• Quoted text:

Internal storage is generally faster and less likely to support hot-swapping. The advantage of it being inside the computer is it is less likely to be accidently unplugged.
By contrast, external storage is connected to the computer using an external connector. These will be found generally in the IO area or an external port like a USB, eSATA or Thunderbolt connector. These connections are generally slower, although new connections like USB 3 and Thunderbolt are pretty fast.
The advantage of external connectors is they are generally hot-swappable. That is, you can plug and unplug them without having to shut down the computer. The disadvantage is that they are easy to accidentally unplug. Since they are external to the computer, they are more subject to being bumped and a connection breaking. The connections are generally more prone to coming loose. For example, once you screw in an M.2 Solid-State Drive it is not coming out; however, a USB connection can come loose from either being knocked or pulled. So, let’s have a look at when you would use an external storage device.
External Storage
One of the common reasons to use external storage is to increase the data capacity of a computer. For example, if you have a lot of video files, a common method of storing these would be to use external storage. You could of course install an extra storage device inside the computer, however, in some cases it is easier just to plug in an external storage device. This is also an option if the computer does not support any additional internal storage devices.
The next common use is for backups. External storage devices don’t cost that much nowadays. Purchasing one is an easy way to back up your data. You can use the backup software that comes with the operating system or simply copy the files you don’t want to use onto the storage device.
External storage is useful in that it is very portable. This makes it easy to transport the storage between different computers. This also makes it useful for transferring data between computers.
What kind of external storage you purchase will determine how you will connect it to your computer. Some are essentially enclosures and will require power in order to operate. This makes them a little harder to use since you have to plug the power cable in as well as the data cable.
Other external storage will get their power from the computer, thus only needing the one plug. This makes them easier to use and you will generally find that these storage devices are becoming more popular on the market.

• Task list:
1) Name every type of external connection or port that the storage passage mentions.
2) Retype the storage passage from "By contrast, external" up to and including "are pretty fast.".
The listing comes from a separate, unrelated source.

• Data extract:
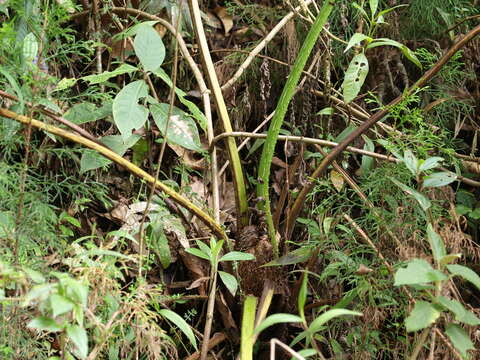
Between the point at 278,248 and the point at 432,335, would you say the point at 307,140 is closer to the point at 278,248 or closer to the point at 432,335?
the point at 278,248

• The answers:
1) USB, eSATA, Thunderbolt, USB 3

2)
By contrast, external storage is connected to the computer using an external connector. These will be found generally in the IO area or an external port like a USB, eSATA or Thunderbolt connector. These connections are generally slower, although new connections like USB 3 and Thunderbolt are pretty fast.